(Data taken from a collection)
#####
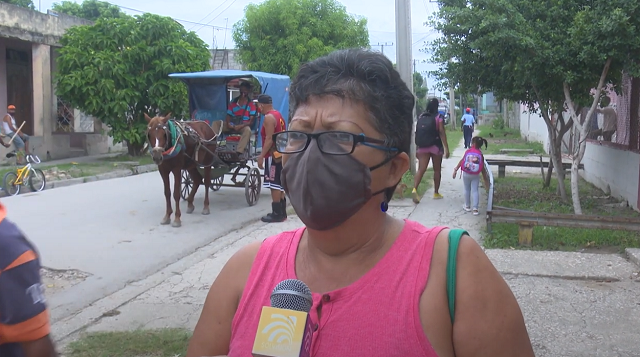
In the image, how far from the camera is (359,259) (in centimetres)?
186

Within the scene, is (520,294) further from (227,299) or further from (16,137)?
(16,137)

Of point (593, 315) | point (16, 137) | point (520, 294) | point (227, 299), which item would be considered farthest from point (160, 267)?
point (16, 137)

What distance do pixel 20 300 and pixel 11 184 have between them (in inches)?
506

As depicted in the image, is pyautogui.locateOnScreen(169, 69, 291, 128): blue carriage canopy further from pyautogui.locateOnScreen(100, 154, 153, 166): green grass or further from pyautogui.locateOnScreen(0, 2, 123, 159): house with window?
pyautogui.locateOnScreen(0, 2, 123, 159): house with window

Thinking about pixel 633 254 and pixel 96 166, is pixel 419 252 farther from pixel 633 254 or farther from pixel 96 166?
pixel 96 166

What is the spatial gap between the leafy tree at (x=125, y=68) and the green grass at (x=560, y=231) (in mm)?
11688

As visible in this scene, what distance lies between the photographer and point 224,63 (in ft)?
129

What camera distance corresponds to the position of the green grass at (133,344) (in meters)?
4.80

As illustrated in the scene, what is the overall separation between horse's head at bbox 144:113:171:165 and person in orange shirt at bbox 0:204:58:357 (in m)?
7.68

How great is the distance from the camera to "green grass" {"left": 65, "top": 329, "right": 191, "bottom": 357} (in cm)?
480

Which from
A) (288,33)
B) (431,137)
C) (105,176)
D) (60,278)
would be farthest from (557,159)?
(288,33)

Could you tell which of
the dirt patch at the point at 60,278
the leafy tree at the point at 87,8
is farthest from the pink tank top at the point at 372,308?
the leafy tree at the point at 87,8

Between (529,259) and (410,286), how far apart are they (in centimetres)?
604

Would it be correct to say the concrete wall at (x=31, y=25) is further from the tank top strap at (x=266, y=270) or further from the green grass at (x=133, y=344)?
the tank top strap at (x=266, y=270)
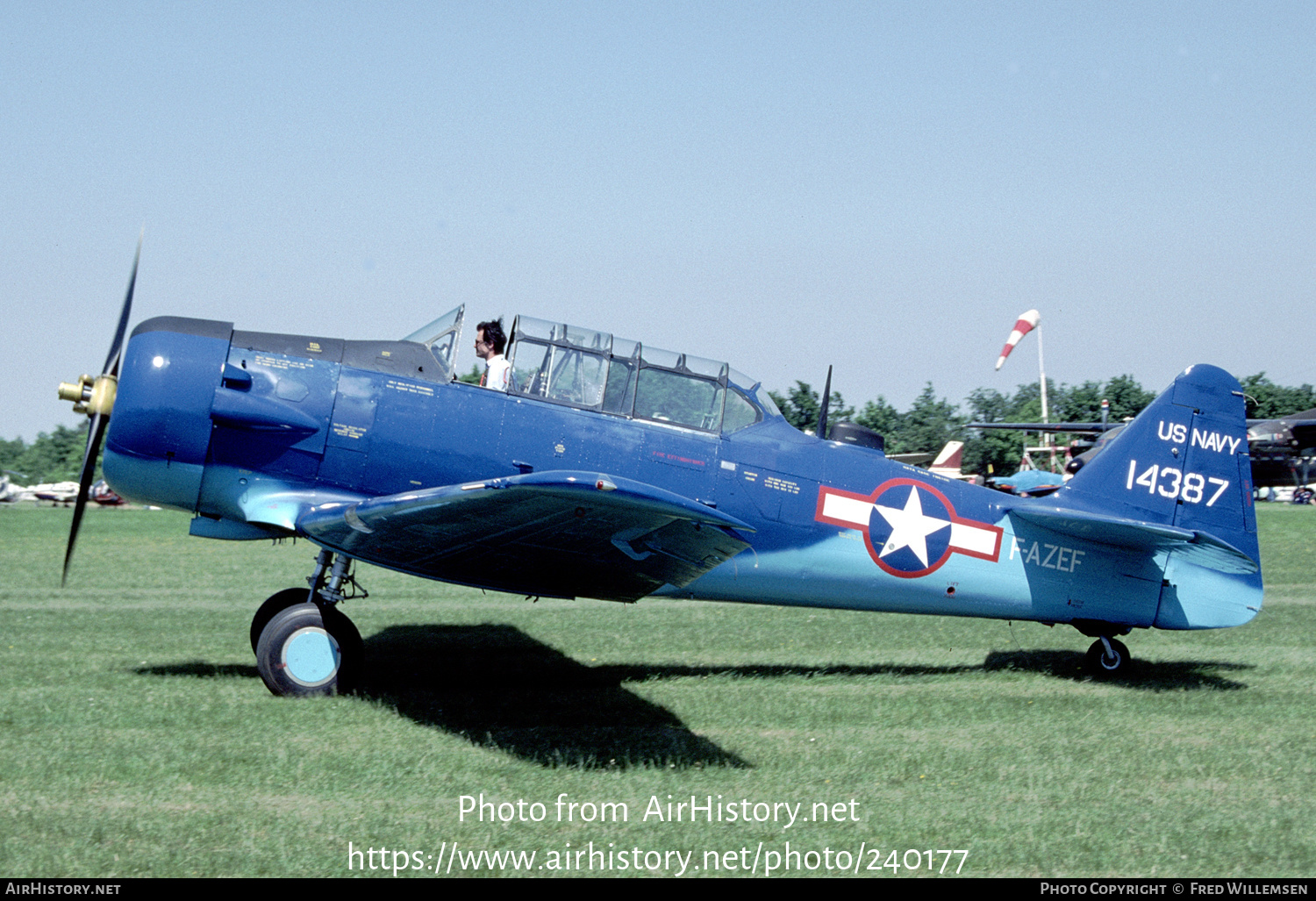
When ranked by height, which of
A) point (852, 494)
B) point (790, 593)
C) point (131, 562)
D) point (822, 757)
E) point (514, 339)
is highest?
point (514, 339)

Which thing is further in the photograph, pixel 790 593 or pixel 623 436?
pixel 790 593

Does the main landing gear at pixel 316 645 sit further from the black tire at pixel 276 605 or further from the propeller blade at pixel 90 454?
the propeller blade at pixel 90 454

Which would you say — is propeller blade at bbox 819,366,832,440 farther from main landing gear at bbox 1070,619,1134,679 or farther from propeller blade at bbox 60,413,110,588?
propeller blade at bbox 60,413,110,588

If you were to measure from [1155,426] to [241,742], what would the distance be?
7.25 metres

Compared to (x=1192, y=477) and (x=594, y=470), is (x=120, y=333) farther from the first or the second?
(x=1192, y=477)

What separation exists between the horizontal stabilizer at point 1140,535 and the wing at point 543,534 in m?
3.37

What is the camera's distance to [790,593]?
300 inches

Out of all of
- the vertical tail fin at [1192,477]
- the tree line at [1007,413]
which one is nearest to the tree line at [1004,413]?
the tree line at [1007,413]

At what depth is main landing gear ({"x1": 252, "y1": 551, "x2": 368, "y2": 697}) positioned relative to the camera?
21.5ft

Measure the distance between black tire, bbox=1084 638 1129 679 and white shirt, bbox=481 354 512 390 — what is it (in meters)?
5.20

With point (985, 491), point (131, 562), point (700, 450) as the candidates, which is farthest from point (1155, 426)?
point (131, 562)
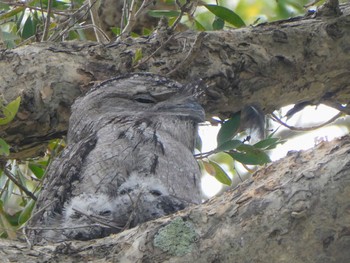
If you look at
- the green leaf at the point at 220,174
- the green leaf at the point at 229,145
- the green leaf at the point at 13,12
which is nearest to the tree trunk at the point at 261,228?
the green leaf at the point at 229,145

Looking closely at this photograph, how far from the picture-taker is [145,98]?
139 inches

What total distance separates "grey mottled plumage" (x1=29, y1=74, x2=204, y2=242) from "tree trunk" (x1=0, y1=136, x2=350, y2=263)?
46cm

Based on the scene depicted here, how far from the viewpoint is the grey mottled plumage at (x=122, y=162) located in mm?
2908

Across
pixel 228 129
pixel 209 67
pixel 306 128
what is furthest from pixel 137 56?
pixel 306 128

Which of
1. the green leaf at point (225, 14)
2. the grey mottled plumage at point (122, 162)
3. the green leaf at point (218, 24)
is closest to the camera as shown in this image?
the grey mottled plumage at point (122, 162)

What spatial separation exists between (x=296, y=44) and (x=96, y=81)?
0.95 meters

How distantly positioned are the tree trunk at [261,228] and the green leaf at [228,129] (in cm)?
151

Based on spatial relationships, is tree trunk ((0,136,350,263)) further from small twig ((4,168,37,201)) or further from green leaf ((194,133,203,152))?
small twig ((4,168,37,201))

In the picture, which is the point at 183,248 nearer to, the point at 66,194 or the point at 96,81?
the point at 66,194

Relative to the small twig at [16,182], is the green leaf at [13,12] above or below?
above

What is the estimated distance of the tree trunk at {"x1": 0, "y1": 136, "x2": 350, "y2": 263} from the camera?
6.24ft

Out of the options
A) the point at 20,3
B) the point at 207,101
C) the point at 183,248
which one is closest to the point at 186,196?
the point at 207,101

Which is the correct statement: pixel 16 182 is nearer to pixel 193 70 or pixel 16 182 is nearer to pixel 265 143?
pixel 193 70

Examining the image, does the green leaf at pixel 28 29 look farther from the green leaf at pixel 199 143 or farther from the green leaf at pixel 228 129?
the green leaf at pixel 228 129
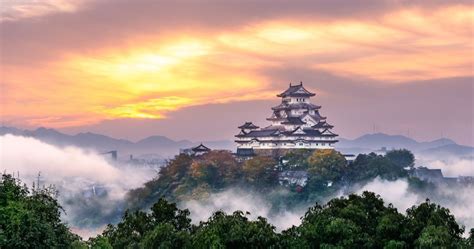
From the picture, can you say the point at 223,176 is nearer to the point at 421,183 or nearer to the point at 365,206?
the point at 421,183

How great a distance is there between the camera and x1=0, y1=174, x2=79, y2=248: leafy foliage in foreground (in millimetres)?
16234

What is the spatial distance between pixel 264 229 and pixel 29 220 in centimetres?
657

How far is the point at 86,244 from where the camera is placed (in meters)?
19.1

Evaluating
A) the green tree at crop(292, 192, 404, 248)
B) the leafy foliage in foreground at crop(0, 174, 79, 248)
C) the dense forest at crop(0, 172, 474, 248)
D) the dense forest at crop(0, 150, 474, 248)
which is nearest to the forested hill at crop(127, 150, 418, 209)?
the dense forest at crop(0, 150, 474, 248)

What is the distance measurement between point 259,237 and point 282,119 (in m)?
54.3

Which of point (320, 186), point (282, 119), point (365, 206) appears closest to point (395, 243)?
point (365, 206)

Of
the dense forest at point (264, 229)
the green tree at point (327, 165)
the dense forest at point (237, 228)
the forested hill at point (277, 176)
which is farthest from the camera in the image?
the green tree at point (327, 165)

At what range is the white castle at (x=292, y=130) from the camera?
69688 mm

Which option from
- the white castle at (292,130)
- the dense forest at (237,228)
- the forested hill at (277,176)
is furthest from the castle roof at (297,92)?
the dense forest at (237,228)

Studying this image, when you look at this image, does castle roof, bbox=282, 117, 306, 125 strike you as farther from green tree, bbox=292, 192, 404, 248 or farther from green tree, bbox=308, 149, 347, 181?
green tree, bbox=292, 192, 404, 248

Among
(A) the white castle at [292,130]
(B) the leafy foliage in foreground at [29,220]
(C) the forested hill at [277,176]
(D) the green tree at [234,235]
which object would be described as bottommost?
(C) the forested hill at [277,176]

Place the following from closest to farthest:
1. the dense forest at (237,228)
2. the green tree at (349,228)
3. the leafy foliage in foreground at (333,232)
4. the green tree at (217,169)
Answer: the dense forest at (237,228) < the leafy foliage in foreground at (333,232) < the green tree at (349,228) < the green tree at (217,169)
#####
**Goal of the exercise:** Please rewrite all of the lines above, switching "concrete wall" to "stone wall" and changing nothing else. Leave the pictures out of your answer.

**The solution:**
In the image, how far from the camera is (359,259) (in centimetres)?
186

Within the scene, is (520,294) further from (227,299) or further from (16,137)?
(16,137)

Of point (593, 315) | point (16, 137) | point (520, 294) | point (227, 299), which item would be considered farthest from point (160, 267)?
point (16, 137)

What distance do pixel 20 300 and pixel 11 184 have between them (in inches)?
506

As depicted in the image, is pyautogui.locateOnScreen(169, 69, 291, 128): blue carriage canopy further from pyautogui.locateOnScreen(100, 154, 153, 166): green grass or further from pyautogui.locateOnScreen(0, 2, 123, 159): house with window?
pyautogui.locateOnScreen(0, 2, 123, 159): house with window

Thinking about pixel 633 254 and pixel 96 166, is pixel 419 252 farther from pixel 633 254 or farther from pixel 96 166?
pixel 96 166

What is the spatial gap between the leafy tree at (x=125, y=68) and the green grass at (x=560, y=231) (in mm)?
11688

As visible in this scene, what distance lies between the photographer and point 224,63 (in ft)?
129

What camera distance corresponds to the position of the green grass at (133,344) (in meters)?
4.80

As illustrated in the scene, what is the overall separation between horse's head at bbox 144:113:171:165 and person in orange shirt at bbox 0:204:58:357 (in m)?
7.68

How great is the distance from the camera to "green grass" {"left": 65, "top": 329, "right": 191, "bottom": 357} (in cm)?
480

Which from
A) (288,33)
B) (431,137)
C) (105,176)
D) (60,278)
would be farthest from (557,159)?
(288,33)

Could you tell which of
the dirt patch at the point at 60,278
the leafy tree at the point at 87,8
is farthest from the pink tank top at the point at 372,308?
the leafy tree at the point at 87,8

Between (529,259) and (410,286), how far apart are they (in centimetres)?
604

Would it be correct to say the stone wall at (x=31, y=25) is further from the tank top strap at (x=266, y=270) or further from the green grass at (x=133, y=344)?
the tank top strap at (x=266, y=270)
When ranked by height, which of
A) point (852, 494)
B) point (790, 593)
C) point (131, 562)
D) point (822, 757)
E) point (514, 339)
is highest?
point (514, 339)

Which thing is further in the photograph, pixel 790 593 or pixel 623 436?
pixel 790 593

Does the main landing gear at pixel 316 645 sit further from the black tire at pixel 276 605 or further from the propeller blade at pixel 90 454?
the propeller blade at pixel 90 454

Which would you say — is propeller blade at bbox 819,366,832,440 farther from main landing gear at bbox 1070,619,1134,679 or farther from propeller blade at bbox 60,413,110,588?
propeller blade at bbox 60,413,110,588

If you were to measure from [1155,426] to [241,742], what would the distance be?
7.25 metres

Compared to (x=1192, y=477) and (x=594, y=470), is (x=120, y=333) farther from the first or the second?
(x=1192, y=477)

What separation exists between the horizontal stabilizer at point 1140,535 and the wing at point 543,534 in m?
3.37

What is the camera's distance to [790,593]?
300 inches

Out of all of
- the vertical tail fin at [1192,477]
- the tree line at [1007,413]
which one is nearest to the tree line at [1004,413]?
the tree line at [1007,413]

At what depth is main landing gear ({"x1": 252, "y1": 551, "x2": 368, "y2": 697}) positioned relative to the camera?
21.5ft

Measure the distance between black tire, bbox=1084 638 1129 679 and white shirt, bbox=481 354 512 390 — what is it (in meters)?
5.20

With point (985, 491), point (131, 562), point (700, 450) as the candidates, which is farthest from point (1155, 426)?
point (131, 562)
If you look at
- the green leaf at the point at 220,174
- the green leaf at the point at 229,145
- the green leaf at the point at 13,12
which is nearest to the tree trunk at the point at 261,228?
the green leaf at the point at 229,145

Looking closely at this photograph, how far from the picture-taker is [145,98]?
139 inches

What total distance separates "grey mottled plumage" (x1=29, y1=74, x2=204, y2=242) from "tree trunk" (x1=0, y1=136, x2=350, y2=263)?
46cm

Based on the scene depicted here, how far from the viewpoint is the grey mottled plumage at (x=122, y=162) located in mm?
2908

Across
pixel 228 129
pixel 209 67
pixel 306 128
what is furthest from pixel 137 56?
pixel 306 128

Which of
1. the green leaf at point (225, 14)
2. the grey mottled plumage at point (122, 162)
3. the green leaf at point (218, 24)
is closest to the camera as shown in this image?
the grey mottled plumage at point (122, 162)

What spatial separation exists between (x=296, y=44) and (x=96, y=81)?
0.95 meters

How distantly positioned are the tree trunk at [261,228] and the green leaf at [228,129] (in cm)?
151

Based on spatial relationships, is tree trunk ((0,136,350,263)) further from small twig ((4,168,37,201)) or further from green leaf ((194,133,203,152))?
small twig ((4,168,37,201))

In the picture, which is the point at 183,248 nearer to, the point at 66,194 or the point at 96,81?
the point at 66,194

Relative to the small twig at [16,182], is the green leaf at [13,12] above or below?
above

What is the estimated distance of the tree trunk at {"x1": 0, "y1": 136, "x2": 350, "y2": 263} from the camera?
6.24ft

Out of the options
A) the point at 20,3
B) the point at 207,101
C) the point at 183,248
which one is closest to the point at 186,196?
the point at 207,101

Which is the correct statement: pixel 16 182 is nearer to pixel 193 70 or pixel 16 182 is nearer to pixel 265 143?
pixel 193 70

Examining the image, does the green leaf at pixel 28 29 look farther from the green leaf at pixel 199 143 or farther from the green leaf at pixel 228 129?
the green leaf at pixel 228 129
From the picture, can you say the point at 223,176 is nearer to the point at 421,183 or nearer to the point at 365,206?
the point at 421,183

How great a distance is there between the camera and x1=0, y1=174, x2=79, y2=248: leafy foliage in foreground (in millimetres)?
16234

What is the spatial distance between pixel 264 229 and pixel 29 220 in centimetres?
657

How far is the point at 86,244 from where the camera is placed (in meters)?
19.1

Evaluating
A) the green tree at crop(292, 192, 404, 248)
B) the leafy foliage in foreground at crop(0, 174, 79, 248)
C) the dense forest at crop(0, 172, 474, 248)
D) the dense forest at crop(0, 150, 474, 248)
which is nearest to the forested hill at crop(127, 150, 418, 209)?
the dense forest at crop(0, 150, 474, 248)

What is the distance measurement between point 259,237 and point 282,119 (in m)?
54.3

Which of point (320, 186), point (282, 119), point (365, 206) appears closest to point (395, 243)?
point (365, 206)

Of
the dense forest at point (264, 229)
the green tree at point (327, 165)
the dense forest at point (237, 228)
the forested hill at point (277, 176)
which is farthest from the camera in the image?
the green tree at point (327, 165)

At what range is the white castle at (x=292, y=130) from the camera?
69688 mm

Which option from
- the white castle at (292,130)
- the dense forest at (237,228)
- the forested hill at (277,176)
is furthest from the castle roof at (297,92)?
the dense forest at (237,228)

Studying this image, when you look at this image, does castle roof, bbox=282, 117, 306, 125 strike you as farther from green tree, bbox=292, 192, 404, 248 or farther from green tree, bbox=308, 149, 347, 181?
green tree, bbox=292, 192, 404, 248

Among
(A) the white castle at [292,130]
(B) the leafy foliage in foreground at [29,220]
(C) the forested hill at [277,176]
(D) the green tree at [234,235]
which object would be described as bottommost?
(C) the forested hill at [277,176]

Place the following from closest to farthest:
1. the dense forest at (237,228)
2. the green tree at (349,228)
3. the leafy foliage in foreground at (333,232)
4. the green tree at (217,169)
Answer: the dense forest at (237,228) < the leafy foliage in foreground at (333,232) < the green tree at (349,228) < the green tree at (217,169)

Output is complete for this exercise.